Tovey’s work ethic hasn’t swayed since. When I ask him if he thinks he’ll ever need to take a year off, he adamantly insists “No, I’d never stop no. You give yourself a holiday and you chill out but I’m a lot happier when I’m working. When I’m not working, the washing piles up, nothing gets posted, things don’t get sorted. As soon as I’m working and I’ve got no time at all, everything is covered, it’s really weird.

“You read so many gay parts and the gay character is always quite a tragic story and there’s always a terrible ending.”

 “I’ve actually told all my friends and put on my Facebook status ‘I’m on lock down’ because I literally have no time to do anything.” Adding with a deliberately tongue-in-cheek tone, “When I do have free time I’m down the gym because I’m topless in this.” Although he admits being in the “average man casting bracket” where there’s no pressure on the number of packs you can boast, he jokes: “I want to hear gasps [on stage]. It’s a Brucey bonus you get with me! You don’t expect it!”

It can’t hurt either for his next adventure which will take him to the bizarre world of pilots’ season in Los Angeles when Sex With A Stranger finishes its run on 25 February. With cult BBC hit Being Human reformatted for US television and an American remake of Him & Her in progress, he’s in the fortunate position of already being on the radar of producers over the pond. “I went before Christmas and did a power week of meeting all the studios and all the casting people”. Laughing, Tovey adds, “Everyone said you’ll go over there and they’ll make you feel like you’re going to change the world and I said ‘okay fine’ and I left and thought ‘I’m going to take over the world’ basically.”

Tovey’s decision to leave the BBC’s supernatural drama Being Human after four successful seasons was partly due to his desire to be open for filming elsewhere, but also came down to a gut feeling. “You just know when you know, you know? It was like the end of a relationship when you’ve had a really lovely time, you really care about each other but you know it’s not the one for you.
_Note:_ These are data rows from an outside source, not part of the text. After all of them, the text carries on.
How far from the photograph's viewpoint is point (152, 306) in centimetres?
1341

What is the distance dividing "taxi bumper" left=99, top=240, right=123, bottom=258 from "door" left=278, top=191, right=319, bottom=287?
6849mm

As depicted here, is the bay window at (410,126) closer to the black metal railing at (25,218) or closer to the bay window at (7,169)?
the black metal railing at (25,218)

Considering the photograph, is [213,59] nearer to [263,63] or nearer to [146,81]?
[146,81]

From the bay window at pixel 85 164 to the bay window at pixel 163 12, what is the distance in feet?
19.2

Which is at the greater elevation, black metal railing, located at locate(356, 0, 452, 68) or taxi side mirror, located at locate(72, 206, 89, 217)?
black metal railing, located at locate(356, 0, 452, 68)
I had a lovely time and then Aidan [Turner, his Being Human co-star] leaving made me sort of go ‘hmmm’ and I’ve been with it a long time playing that character.”

If acting wasn’t enough to keep him busy, Tovey is also taking tentative steps to make his way to the other side of the camera. He is the author of three plays but also, somewhat unfortunately, has a short attention span. “They have all had readings, then they’ve suddenly gone ‘we want to see a second draft or a third draft’ and I think ‘I’m bored of that, I want to write something else now’ so I’ve never followed through with anything.” The actor has also spoken at length about the lack of interesting gay roles, so I wonder if it’s a role he would like to write himself? “Yeah. You read so many gay parts and the gay character is always quite a tragic story and there’s always a terrible ending or they’re terribly lonely or they get AIDS, I just want to play someone who’s kind of sorted, not something that’s going to break boundaries, just something that’s going to tell a different side.”
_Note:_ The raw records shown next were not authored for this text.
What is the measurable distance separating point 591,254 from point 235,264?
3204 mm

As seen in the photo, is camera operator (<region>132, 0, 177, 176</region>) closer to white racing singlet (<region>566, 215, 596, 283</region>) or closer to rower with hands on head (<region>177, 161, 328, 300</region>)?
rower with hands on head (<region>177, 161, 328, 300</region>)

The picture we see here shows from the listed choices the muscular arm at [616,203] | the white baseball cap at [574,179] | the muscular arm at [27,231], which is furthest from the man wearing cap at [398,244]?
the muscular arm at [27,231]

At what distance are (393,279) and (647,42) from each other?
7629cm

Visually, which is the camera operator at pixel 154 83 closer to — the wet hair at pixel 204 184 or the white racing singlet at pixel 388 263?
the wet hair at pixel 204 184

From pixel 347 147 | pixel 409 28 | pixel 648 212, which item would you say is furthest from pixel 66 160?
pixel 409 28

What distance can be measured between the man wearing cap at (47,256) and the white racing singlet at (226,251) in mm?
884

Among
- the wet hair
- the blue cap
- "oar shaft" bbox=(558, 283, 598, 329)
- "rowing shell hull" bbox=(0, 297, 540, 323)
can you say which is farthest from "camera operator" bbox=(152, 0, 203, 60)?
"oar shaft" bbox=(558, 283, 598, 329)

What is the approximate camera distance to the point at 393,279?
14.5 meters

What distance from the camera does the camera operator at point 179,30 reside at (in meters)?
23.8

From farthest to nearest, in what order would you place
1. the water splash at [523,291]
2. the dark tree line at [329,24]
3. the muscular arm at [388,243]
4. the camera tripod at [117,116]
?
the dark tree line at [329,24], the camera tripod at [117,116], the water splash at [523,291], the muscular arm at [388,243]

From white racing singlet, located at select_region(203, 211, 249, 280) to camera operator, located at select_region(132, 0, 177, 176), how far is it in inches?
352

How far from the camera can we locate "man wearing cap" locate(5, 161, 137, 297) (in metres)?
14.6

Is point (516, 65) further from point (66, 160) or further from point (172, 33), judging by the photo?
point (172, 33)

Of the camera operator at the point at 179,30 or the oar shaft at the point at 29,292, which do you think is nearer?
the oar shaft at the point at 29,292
Different sides is something Tovey has lots of. He may be the cheeky Essex boy I’ve read him described as numerous times, but to me, he mainly stands out as being as interested in and fully engaged with as many things as he possibly can be. When I ask him what he’d be doing if he weren’t acting, without a beat he answers: “When I was a little boy I used to want to be a history teacher,” a passion he manages to get into our conversation during the interview. “If I wasn’t doing that I would do something in contemporary art. I’d be a curator or I’d run a gallery” he adds, before reeling off a list of names of artists he’d love to play.

Perhaps those American casting agents should widen their brackets. An average man he is not.